Fig. 4.. High stability voltage study.

(A) Electrochemical stabilization voltages of PEO-KFSI electrolyte (pristine) and PGSPE. (B) Surface potential distribution of the electrolytes. (C) Spatial charge layer determination device. (D) Spatial charge layer testing of the corresponding voltage and time distribution variations. (E) Surface potential distribution for the original and cycled cathodes. (F and G) Representative quasi-static nanoindentation curve for the original and cycled cathodes and the corresponding indentation displacements. (H) Representative creep displacement time curves for the original and cycled cathodes.
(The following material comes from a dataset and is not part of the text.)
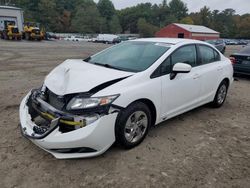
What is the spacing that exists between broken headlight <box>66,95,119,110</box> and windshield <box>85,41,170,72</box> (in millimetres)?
828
Fig. 5.. Construction of a solid-state potassium-ion polymer pouch full cell.

(A) Schematic showing the fabrication of pre-potassiated graphite. (B) Photograph of the pre-potassiation system and the potassiated graphite anode. (C) Voltage profiles of the PB || potassiated graphite anode polymer pouch full cells. (D) Cycling performance (0.5 C) of a PB || potassiated graphite anode pouch cell. (E) Voltage profiles of the high-load cathode all-solid-state lithium-ion polymer pouch cell. (F). Safety verification of all-solid-state polymer pouch cell.